- Born: May 1, 1970 (age 56) New York City, New York, United States
- Education: Yale University
- Writing career
- Period: 2011-present
- Genre: Non-fiction
- Notable work: The Anti-Romantic Child: A Story of Unexpected Joy

= Priscilla Gilman =

American writer and former college professor

Priscilla Gilman (born May 1, 1970) is an American writer and former college professor. She has written about literature, parenting, education, and autism for numerous publications, and is an advocate for autistic people and children. She is the author of The Anti-Romantic Child: A Story of Unexpected Joy, which was inspired by her autistic son Benjamin.

== Biography ==
Priscilla Gilman was born and raised in New York City. Her mother is the literary agent Lynn Nesbit, her father the Yale Drama School professor, author, and critic Richard Gilman. She attended The Brearley School from first through twelfth grade, and earned a B.A. summa cum laude and with exceptional distinction from Yale University, where she majored in English, in 1993. She also did her master's degree and PhD in English and American literature at Yale.
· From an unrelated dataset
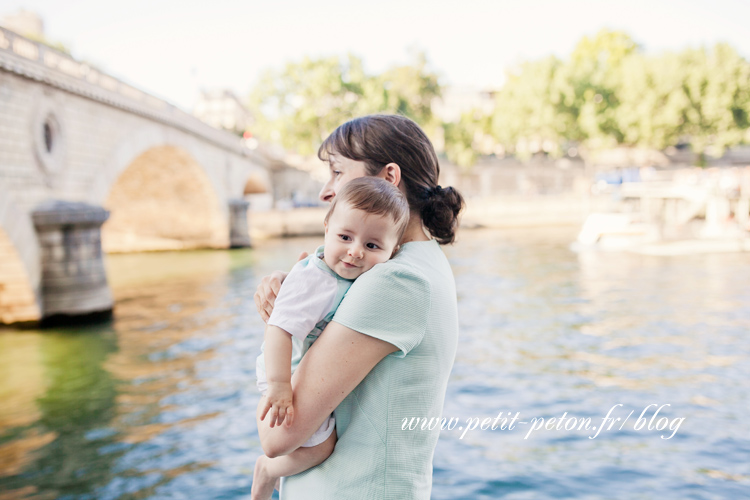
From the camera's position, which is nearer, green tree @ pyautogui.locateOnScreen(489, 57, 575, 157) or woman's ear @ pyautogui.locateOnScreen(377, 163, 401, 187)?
woman's ear @ pyautogui.locateOnScreen(377, 163, 401, 187)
Gilman was an assistant professor of English at Yale for two years and an assistant professor of English at Vassar College for four years before leaving academia in 2006. From 2006 to 2011, she worked as a literary agent at Janklow & Nesbit Associates.
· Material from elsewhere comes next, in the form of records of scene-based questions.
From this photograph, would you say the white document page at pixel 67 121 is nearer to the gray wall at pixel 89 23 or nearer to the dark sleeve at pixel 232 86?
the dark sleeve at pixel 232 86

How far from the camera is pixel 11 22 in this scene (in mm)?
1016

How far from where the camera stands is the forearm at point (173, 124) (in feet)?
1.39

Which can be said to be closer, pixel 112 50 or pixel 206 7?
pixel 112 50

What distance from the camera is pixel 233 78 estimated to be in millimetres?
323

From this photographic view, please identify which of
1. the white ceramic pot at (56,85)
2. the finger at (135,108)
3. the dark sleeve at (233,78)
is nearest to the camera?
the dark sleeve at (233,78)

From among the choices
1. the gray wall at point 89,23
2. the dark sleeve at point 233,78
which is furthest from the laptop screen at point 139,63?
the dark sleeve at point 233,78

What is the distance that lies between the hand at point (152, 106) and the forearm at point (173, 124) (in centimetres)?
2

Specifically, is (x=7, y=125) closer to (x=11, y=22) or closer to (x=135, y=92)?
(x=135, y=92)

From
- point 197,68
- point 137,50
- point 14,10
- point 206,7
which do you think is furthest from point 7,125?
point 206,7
Raising Benjamin has inspired Priscilla to raise awareness of autism. In 2011, she published her first book, The Anti-Romantic Child: A Story of Unexpected Joy, which was written about him and the romantic poetry she had studied, written about, and taught. The Anti-Romantic Child was excerpted in Newsweek magazine and featured on the cover of its international edition. It was an NPR Morning Edition Must-Read, Slate‘s Book of the Week, selected as one of the Best Books of 2011 by the Leonard Lopate Show, and chosen as a Best Book of 2011 by The Chicago Tribune. One of five nominees for a Books for a Better Life Award for Best First Book, The Anti-Romantic Child was also awarded the Mom’s Choice Gold Award. It was published in Brazil as O Filho Antirromantico by Companhia das Letras.
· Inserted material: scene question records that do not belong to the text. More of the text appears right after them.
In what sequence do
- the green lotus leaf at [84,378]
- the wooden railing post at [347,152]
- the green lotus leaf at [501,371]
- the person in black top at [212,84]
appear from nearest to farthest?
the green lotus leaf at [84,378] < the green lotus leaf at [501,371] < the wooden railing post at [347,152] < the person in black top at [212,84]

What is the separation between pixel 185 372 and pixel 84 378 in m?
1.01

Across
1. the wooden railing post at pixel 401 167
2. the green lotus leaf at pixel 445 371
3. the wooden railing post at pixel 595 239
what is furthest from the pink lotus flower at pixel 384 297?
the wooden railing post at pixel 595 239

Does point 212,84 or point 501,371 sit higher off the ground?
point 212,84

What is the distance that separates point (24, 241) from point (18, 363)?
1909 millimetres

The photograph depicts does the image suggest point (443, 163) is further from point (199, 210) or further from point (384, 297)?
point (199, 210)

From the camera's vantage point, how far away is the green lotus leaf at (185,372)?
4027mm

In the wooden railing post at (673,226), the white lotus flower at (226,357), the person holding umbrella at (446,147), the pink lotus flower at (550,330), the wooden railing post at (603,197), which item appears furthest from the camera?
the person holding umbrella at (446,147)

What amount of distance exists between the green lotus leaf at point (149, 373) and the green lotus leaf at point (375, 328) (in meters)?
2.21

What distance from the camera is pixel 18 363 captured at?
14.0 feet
Since the publication of The Anti-Romantic Child, Gilman has written numerous articles and book reviews for publications including the Daily Beast, The New York Times Book Review, The New York Times’ Motherlode, the Boston Globe, DuJour magazine, The Chicago Tribune, MORE, O: The Oprah Magazine, Real Simple, Redbook, and Huff Post Parents. Her December 2012 New York Times op-ed, “Don’t Blame Autism for Newtown,” was the most emailed article on the site for several days after its publication. Her August 25, 2013 New York Times Book Review Back Page Essay, “Early Reader,” was also widely shared.

Gilman is the parenting/education advice columnist for #1 best-selling author Susan Cain's Quiet Revolution website. Her son is skilled in classical guitar, and Priscilla and Benjamin have recorded a holiday CD, which was released for Christmas 2016.